Viagra Boys - Welfare JazzViagra Boys’ Sebastian Murphy is the first to admit he can be a bit of a dick. When he performs live he’s obviously sending up the worst parts of the patriarchy (the overt sexism, slobbish attitudes and sense of entitlement that men carry with them) all with a cheeky wink of the eye. But in real life, behind the scenes, if he’s honest, at times he’s an asshole. It’s cost him a lot over the years; he’s lost friendships, relationships and career opportunities. Luckily he’s willing to make a change, it’s a new year after all, and he’s resolute about becoming a better person. Or at least he was.

The video for Ain’t Nice, the first track on this, the Swedish group’s second album, takes on The Verve’s infamous Bittersweet Symphony promo, in which pouty drug hoover Richard Ashcroft aggressively bumps into people on a high street, moaning “No change, I can’t change, I am here in my mould”. A left to right scrolling timeline of degradation and eventual realisation, it tracks Murphy tormenting his hometown, stealing scooters and bikes, destroying picnics, pushing and kicking strangers before blacking out, waking up and realising he’s now wealthy, lauded and suddenly accountable for past indiscretions. A look of abject horror fills his ashy face as it dawns, that he probably should have been nicer. Oh well, fuck it.

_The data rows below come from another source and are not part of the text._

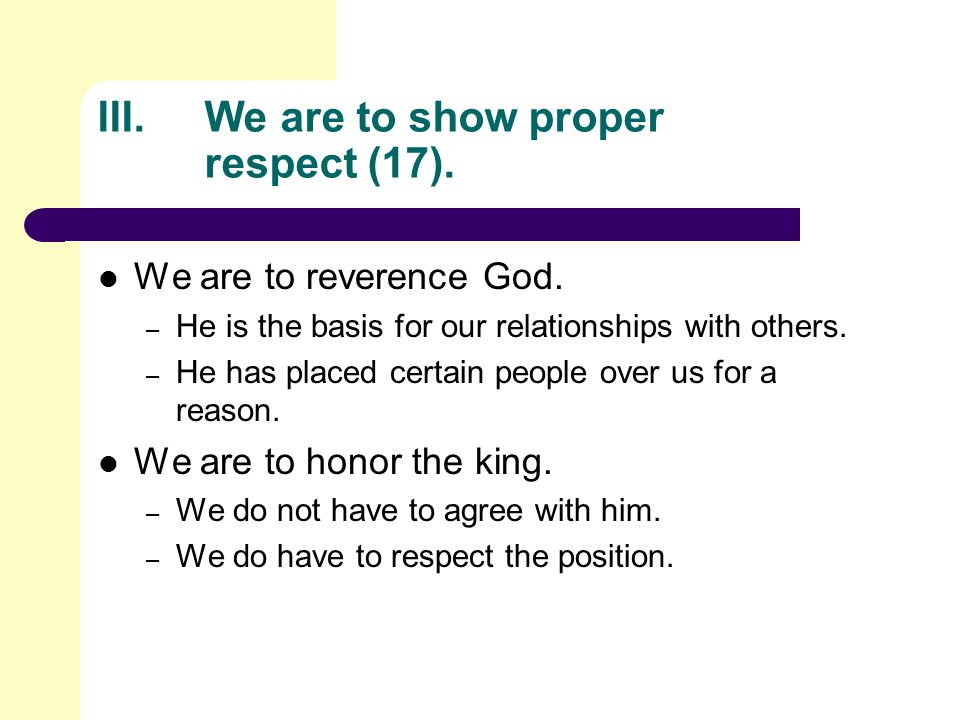 III.We are to show proper respect (17). We are to reverence God.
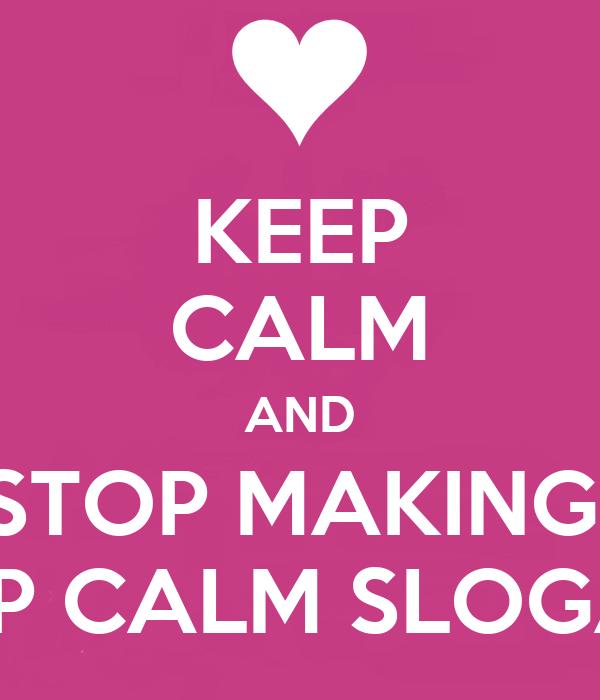 keep calm and stop making keep calm slogans poster asdf keep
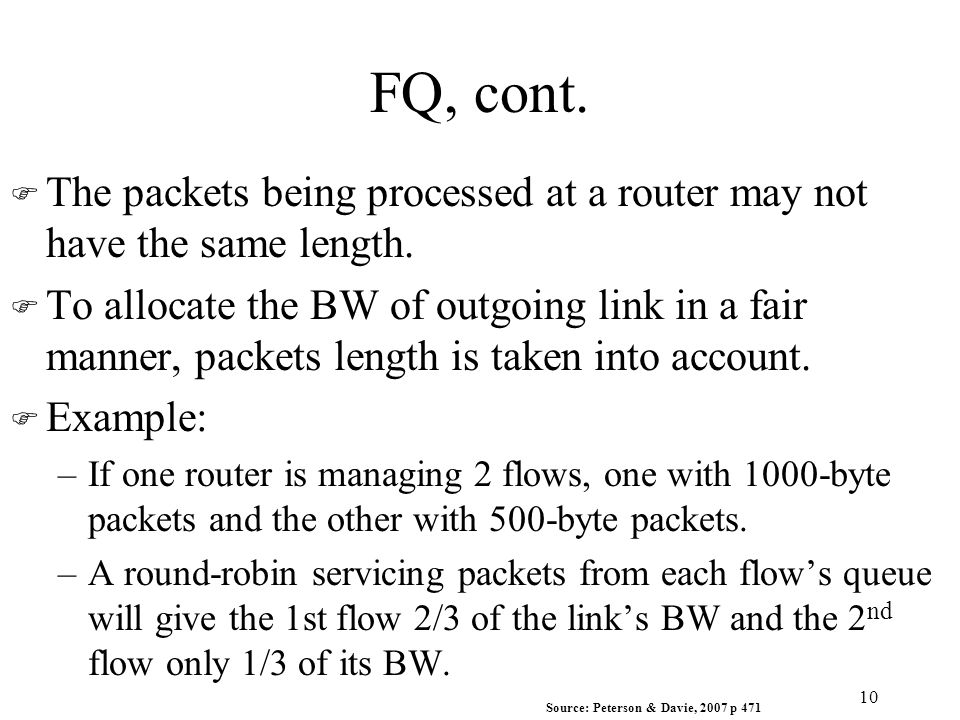 FQ, cont. F The packets being processed at a router may not have the same length.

Next track Cold Play thankfully doesn’t sound anything like its drippy arena suffocating namesakes. Instead it’s a half minute blast of weary sax that segues into the grimy Toad, where Murphy summons a speed agitated Elvis croon, jamming with the guys from Suicide down in the sewers, thanking his woman for his kindness but fearing she wants commitment. Over jerking bass lines he brags of how “you can’t fix me” and “I’m never gonna be the man you want me to / I’m a rebel ‘til I die”.

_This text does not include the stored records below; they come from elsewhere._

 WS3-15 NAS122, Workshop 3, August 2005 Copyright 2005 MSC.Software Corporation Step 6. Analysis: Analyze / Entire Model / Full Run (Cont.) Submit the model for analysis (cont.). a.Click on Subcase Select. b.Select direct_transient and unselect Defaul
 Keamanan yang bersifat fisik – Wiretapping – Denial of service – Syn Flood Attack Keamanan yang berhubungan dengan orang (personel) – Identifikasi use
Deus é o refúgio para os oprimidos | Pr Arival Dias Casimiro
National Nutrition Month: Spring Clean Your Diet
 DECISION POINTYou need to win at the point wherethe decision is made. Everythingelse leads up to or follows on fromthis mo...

Into The Sun is a splintering lump of sun-parched romantic melodrama that resembles the hoary animalistic tics and growls of Tom Waits and Captain Beefheart. Wearing its gothic heart on its sleeve, Murphy begs for forgiveness spouting “I know that its over babe, this much I can see, but I promise I’ve changed a lot, I destroyed the old me”. By the time they get to Creatures the band doesn’t even bother adding a layer of scuzz. It’s a searing tribute to a generation of complex men who acknowledge they fall shamelessly somewhere beneath society and its unrealistic expectations.

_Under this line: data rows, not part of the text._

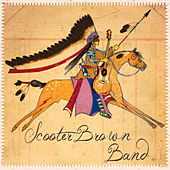 Scooter Brown Band by Scooter Brown Band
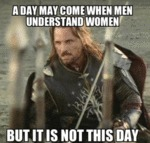 A Day May Come When Men Understand Women...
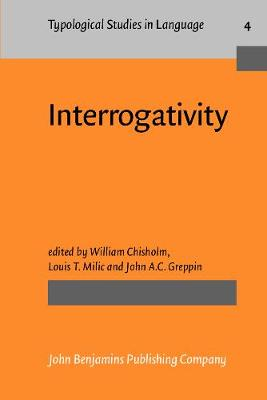 Interrogativity: A Colloquium on the Grammar, Typology and Pragmatics of Questions in Seven Diverse Languages, Cleveland, Ohio, October 5th 1981 - May 3rd 1982 - Typological Studies in Language 4 (Paperback)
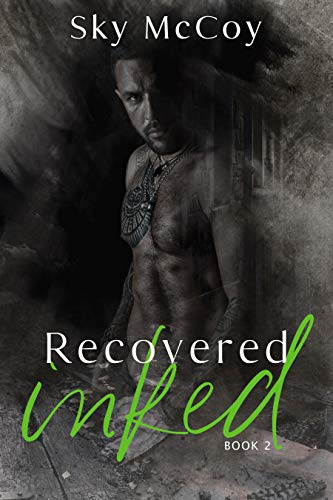 Recovered Inked (Wounded Inked Series): Book 2 M/M Romance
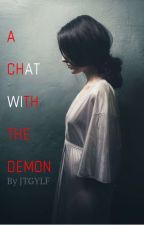 A Chat with The Demon by JTGYLF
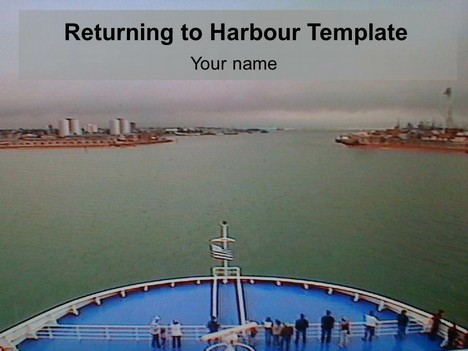 Returning to Harbour Template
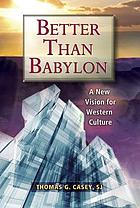 Better than Babylon : a new vision for western culture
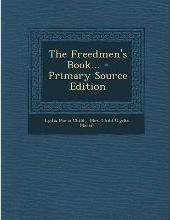 The Freedmen's Book... - Primary Source Edition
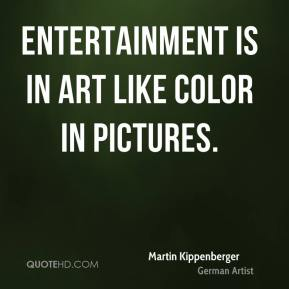 Entertainment is in art like color in pictures.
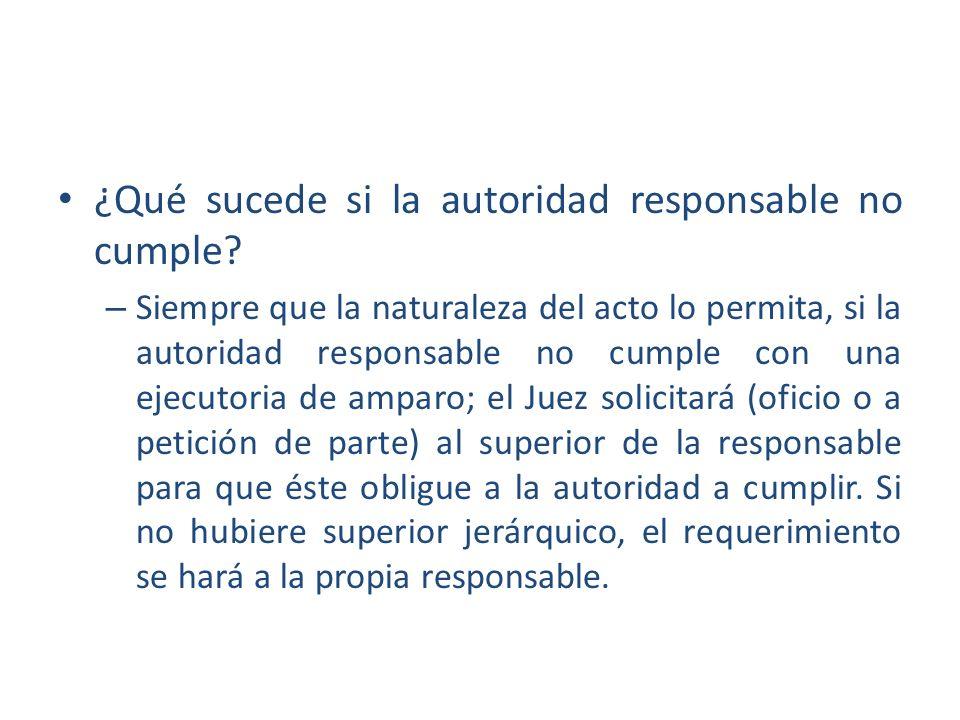 ¿Qué sucede si la autoridad responsable no cumple? – Siempre que la naturaleza del acto lo permita, si la autoridad responsable no cumple con una ejec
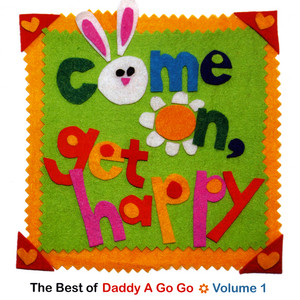 Come On, Get Happy (Best of Daddy A Go Go, Vol. 1)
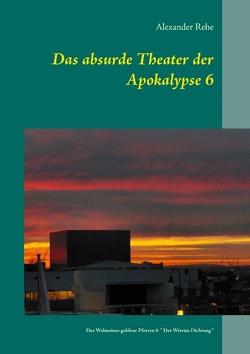 Das absurde Theater der Apokalypse 6 von Rehe,  Alexander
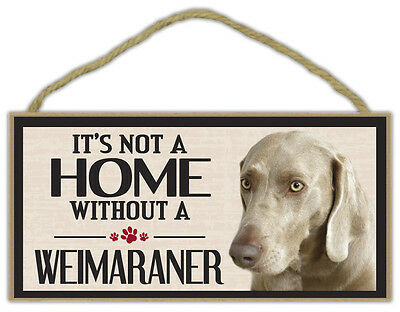 Wood Sign: It's Not A Home Without A WEIMARANER | Dogs, Gifts, Decorations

On I Feel Alive he continues the Nightclubbing era Iggy Pop prowling as he barks out assertions of personal rejuvenation over twinkly saloon bar piano and unhinged flute outbursts. Girls & Boys is a supercharged follow up to their near smash hit Sports, redolent of the tense homoerotic Boys Keep Swinging cover by queer EDM menaces Hirsute Pursuit and (once again) Iggy’s maniacal verse on the Death In Vegas track Aisha. It closes with an unpredictably syrupy cover of a track by John Prine, who passed earlier this year, called In Spite Of Ourselves. Prine’s version was an jaunty outlaw country duet with Iris Dement that here, with guest vocals from Amy Taylor of fellow dissolutes Amyl & The Sniffers, gets slowed to a crawl and turns out to be a bittersweet litany of emotional whimsy recalling the mawkish anti-folk of Moldy Peaches classic Anyone But You.

The sound on Welfare Jazz may be more of the same glam-phetamine trash disko bomp that made the first record so distinctive – a ramshackle wad of low-end guitars that spit and burn like chip pan fires and boisterous oft intoxicated vocals with a surplus of undulating sax – but there’s something else that’s been added to their arsenal, something that was hiding in plain sight all along. The protagonist of these songs may not be all that apologetic as he pontificates of his transgressions, but he is at least man enough to put his grubby hands up and forewarn friends and lovers that he’s a little damaged. It’s a good start.